I want to reduce my exe size. My project pulls in a large lib (LLVM). Before I start amputating at random, I would like to have an idea what takes up the most space. Is there any tool/script that can get some meaningful numbers for me? I know I can generate a .MAP file, but it can't seem to relate it to footprint.

EDIT
already got it
http://aras-p.info/projSizer.html
http://code.google.com/p/mapfile/
Advertisement
Try: http://codesuppository.blogspot.com/2010/03/mapfile-tool-to-analyze-map-files.html

Or for an alternate approach to shrinking the exe: http://upx.sourceforge.net/
Alternatively - don't bother. The days of exe size being any kind of meaningful metric are far far behind us.

Direct3D has need of instancing, but we do not. We have plenty of glVertexAttrib calls.

I have found SymbolSort (http://gameangst.com/?p=320) using COMDAT dump much more accurate than projSizer or analyzing map files. It also works with GCC!

One thing to check in Visual Studio is "Enable Function-Level Linking" under "Code Generation" for C/C++ category (it should say Yes). And also "References" and "Enable COMDAT Folding" under Linker->Optimization (both should be Yes). These settings will allow linker to throw out functions from executable that are never called.

Alternatively - don't bother. The days of exe size being any kind of meaningful metric are far far behind us.

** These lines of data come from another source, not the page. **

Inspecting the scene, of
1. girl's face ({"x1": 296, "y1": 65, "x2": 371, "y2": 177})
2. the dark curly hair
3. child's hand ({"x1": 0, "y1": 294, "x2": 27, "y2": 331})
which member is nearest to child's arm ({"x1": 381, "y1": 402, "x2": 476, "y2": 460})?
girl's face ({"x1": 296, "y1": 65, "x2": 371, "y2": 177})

The difference in startup can be 0.5 second vs. 15 seconds, depending on many factors, even for small sizes under 10MB.

Due to increased difference between IO and CPU, layout of exe determines the order in which code and data is paged into memory, resulting in huge variations in startup time, simply due to number of IO ops as well as random seeks (SSDs do not solve this problem, merely alleviate it).

For console applications, startup time is a factor. It's what has prevented Java from being useful in such context, since loading JVM could take 10+ seconds.

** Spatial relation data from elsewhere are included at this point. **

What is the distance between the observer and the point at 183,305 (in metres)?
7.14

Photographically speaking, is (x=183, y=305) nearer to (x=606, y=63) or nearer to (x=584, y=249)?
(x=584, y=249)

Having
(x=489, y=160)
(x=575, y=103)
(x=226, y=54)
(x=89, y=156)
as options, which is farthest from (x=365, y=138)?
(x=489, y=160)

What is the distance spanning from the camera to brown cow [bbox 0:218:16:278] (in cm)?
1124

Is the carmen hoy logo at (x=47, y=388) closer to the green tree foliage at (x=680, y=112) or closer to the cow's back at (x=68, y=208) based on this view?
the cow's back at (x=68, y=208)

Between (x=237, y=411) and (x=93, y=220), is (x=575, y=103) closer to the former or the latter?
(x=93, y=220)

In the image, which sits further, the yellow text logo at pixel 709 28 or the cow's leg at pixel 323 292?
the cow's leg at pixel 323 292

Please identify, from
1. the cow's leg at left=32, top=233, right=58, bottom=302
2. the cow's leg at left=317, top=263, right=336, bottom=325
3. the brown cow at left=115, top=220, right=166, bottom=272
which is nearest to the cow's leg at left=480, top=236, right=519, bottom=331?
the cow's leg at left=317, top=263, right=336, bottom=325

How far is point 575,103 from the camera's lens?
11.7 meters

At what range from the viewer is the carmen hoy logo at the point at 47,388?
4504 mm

Firefox is constantly being blasted for having slow startup time, something which Chrome addressed much better.

1 second boot to Qt app.
Link time reordering.

Just like with everything these days, latency, bandwidth and granularity matter a lot. And as with all optimizations, a first good step is to reduce the amount of data one works with, so reducing size of executable, if possible, helps.

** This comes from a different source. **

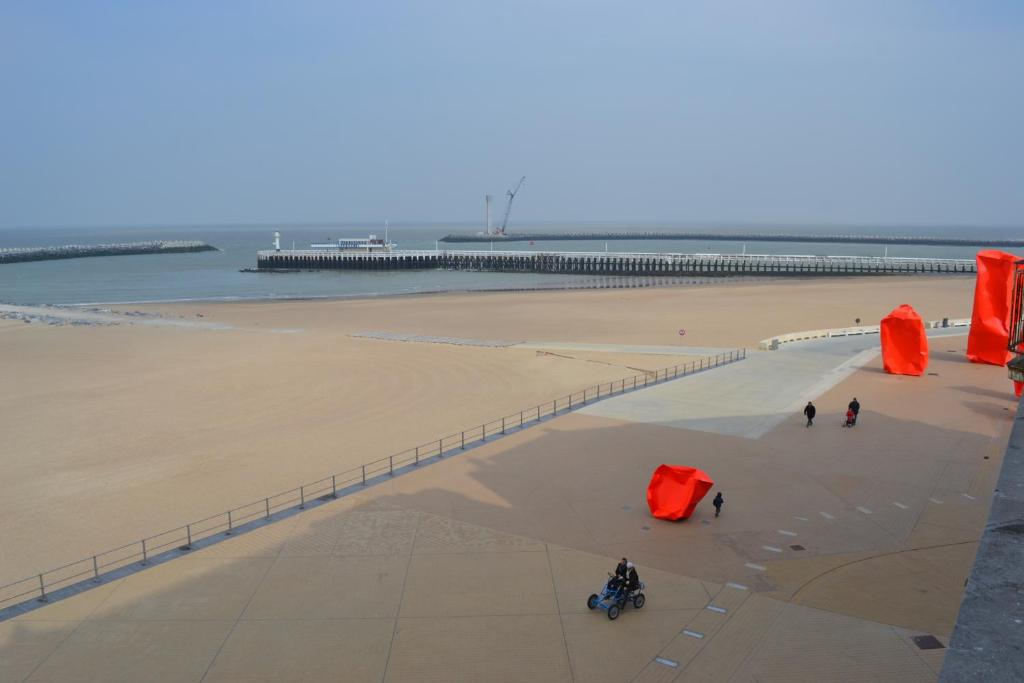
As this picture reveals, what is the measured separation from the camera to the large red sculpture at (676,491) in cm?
1316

Alternatively - don't bother. The days of exe size being any kind of meaningful metric are far far behind us.


exe size may not matter on the desktop but it matters everywhere else, and everywhere else is increasingly important.
Thanks guys, you remind me of why this forum is awesome.

@jewzorek You're absolutely right, in the end this will be run on a mobile device, so space is critical. I just wanted to inspect so I can see where stuff is going.

Exe size sometimes does sometimes matter on desktop though, sometimes you want smaller instructions, as it will run faster than less arithmetic due to the instruction cache not being trashed. Loosely related to global exe size (only matters in hot loops though).

This topic is closed to new replies.